Mr. and Mrs. are only used when writing about a married couple.
Initials, except for those more famous than the full name, should be used in parentheses following the organization’s full name on first mention. After the first mention, initials are enough.
First Names are only used when mentioning a person for the first time; in excerpts, photo captions and tables; and when writing about two people with the same last name.
Pronouns should not be used as a person’s first mention in a paragraph or an excerpt. A person’s last name or job title needs to be used in every paragraph that mentions them.
“There is X” is not as good as “X is” (“There are some X that are” => “Some X are”), or even “X is there.”
Periods and Commas are put inside the quote marks even when they are not part of the quote.
The text after a Colon or inside Parentheses starts with a capital letter whenever it is a complete sentence.
Bold Text is only for subheads.
Italics are only for foreign words (not including names), and for sentences that are not an integral part of the article.

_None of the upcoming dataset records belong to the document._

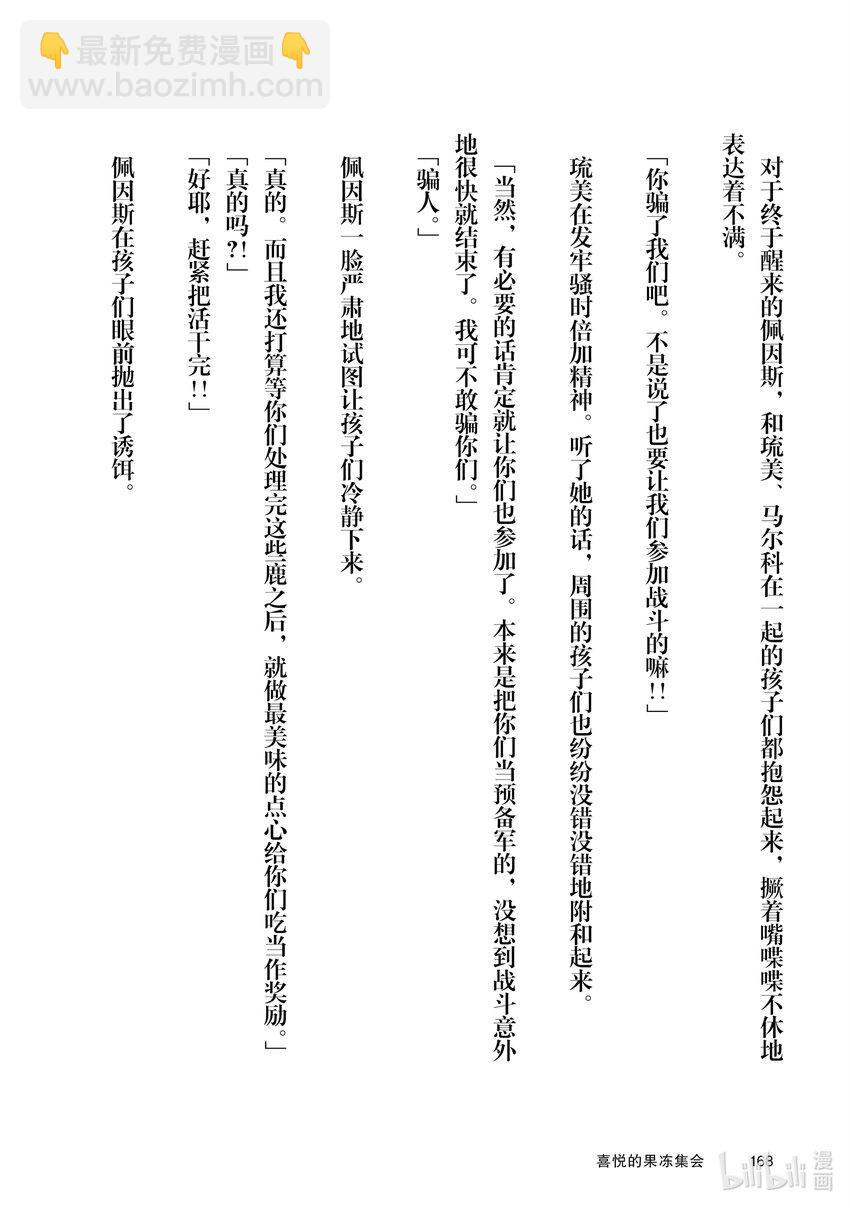 👇最新免费漫画👇
www.baozimh.com

对于终于醒来的佩因斯，和琉美、马尔科在一起的孩子们都抱怨起来，撅着嘴喋喋不休地表达着不满。

「你骗了我们吧。不是说了也要让我们参加战斗的嘛!!」

琉美在发牢骚时倍加精神。听了她的话，周围的孩子们也纷纷没错没错地附和起来。

「当然，有必要的话肯定就让你们也参加了。本来是把你们当预备军的，没想到战斗意外地很快就结束了。我可不敢骗你们。」

「骗人。」

佩因斯一脸严肃地试图让孩子们冷静下来。

「真的。而且我还打算等你们处理完这些鹿之后，就做最美味的点心给你们吃当作奖励。」

「真的吗?!」

「好耶，赶紧把活干完!!」

佩因斯在孩子们眼前抛出了诱饵。

喜悦的果冻集会　168

bilibili漫画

Foreign Phrases should only be used when no equally understandable phrase exists in English. They should be followed by a translation.
Capital Letters are only for names, titles and subheads.

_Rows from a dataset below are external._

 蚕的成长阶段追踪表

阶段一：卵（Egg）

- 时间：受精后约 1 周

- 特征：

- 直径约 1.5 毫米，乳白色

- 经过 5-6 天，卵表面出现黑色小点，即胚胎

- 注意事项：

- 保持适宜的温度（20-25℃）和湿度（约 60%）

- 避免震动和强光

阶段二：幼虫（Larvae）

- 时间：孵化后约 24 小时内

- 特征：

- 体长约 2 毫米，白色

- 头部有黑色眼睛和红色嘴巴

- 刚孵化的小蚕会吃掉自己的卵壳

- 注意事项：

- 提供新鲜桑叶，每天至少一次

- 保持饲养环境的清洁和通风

Underlines are never used.
Names of books, movies, plays and events get quote marks, or a link when first mentioned. Names of newspapers and magazines only get capital letters (not italics).

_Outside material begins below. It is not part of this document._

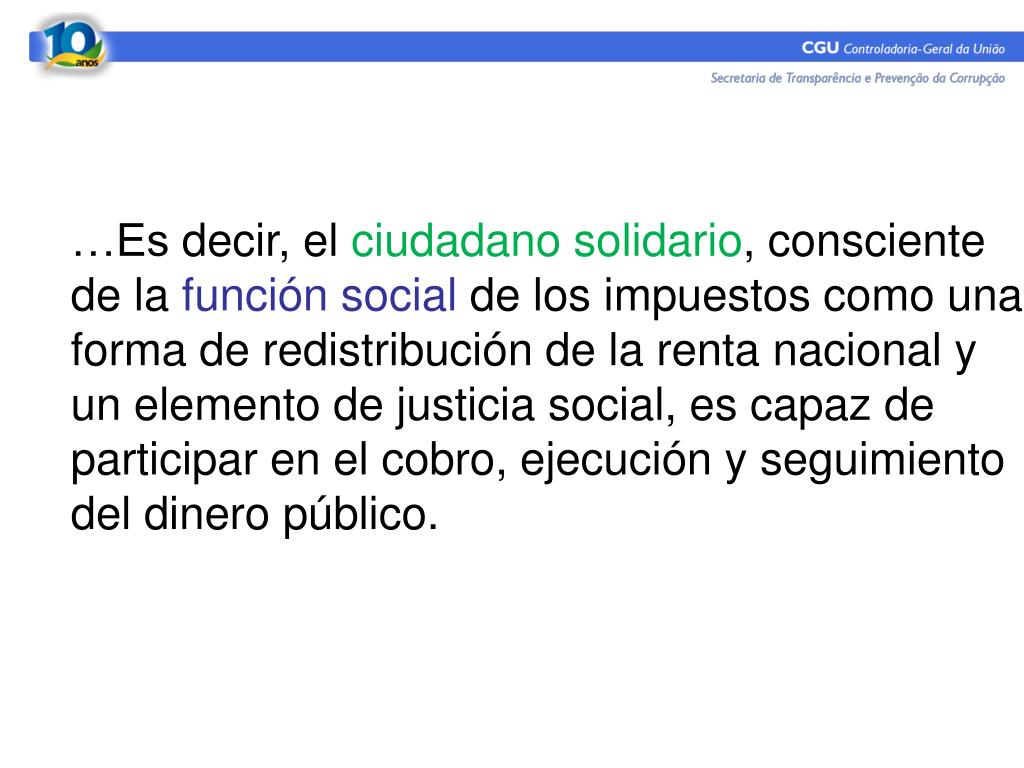 10 anos

CGU Controladoria-Geral da União

Secretaria de Transparência e Prevenção da Corrupção

…Es decir, el ciudadano solidario, consciente de la función social de los impuestos como una forma de redistribución de la renta nacional y un elemento de justicia social, es capaz de participar en el cobro, ejecución y seguimiento del dinero público.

Linking several times to the same page should be avoided. Linking names alone should be avoided, unless linking to an “about” page, a Wikipedia page, etc. Naked URLs should be avoided as well. It is better to set out-of-site links to open in a new tab. (Linking within the site is preferred.)
Subheads use capital letters and shorts the same way titles do. They should not assume the reader has read any part of the article and should not follow each other directly — do not use “sub-subheads.”
Lists can be either made of complete sentences or not, but must be consistent. In the former case, the sentence before the list should also be complete. Lists should be numbered only when the order of items matters. List items only start with capital letters when they are sentences or proper names.
Quote Blocks should follow a complete sentence.
Ellipsis is only used in the middle of a quote, and when it is otherwise suggested that the quote is complete. It should be made of three periods rather than the single ellipsis mark and directly follow the word before it.
Brackets should not be used extensively. Paraphrases and partial quotes are better.
Self-References should only be used when mentioning something that does not usually happen to the author – not “I think,” “I asked,” etc.
Reader References should be as inclusive as possible about our readership, which is intended to include a Jewish community in a wide geographic area with a wide range of ages, educations, interests, and political and religious beliefs. Expressions like “as you have heard” or “our candidate” will needlessly exclude readers.
References to the Article should not state the obvious: Phrases like “here is,” and especially “click here,” should be avoided.
The Philadelphia Jewish Voice is the right name — not “Philadelphia Jewish Voice” or “PJVoice.”
Prime Minister Netanyahu‘s English name is Benjamin — not “Bibi” or “Binyamin,” except in quotes.
ISIL, not ISIS or IS, is the form used, for consistency.
LGBT is the tag used even when the article itself uses a longer acronym.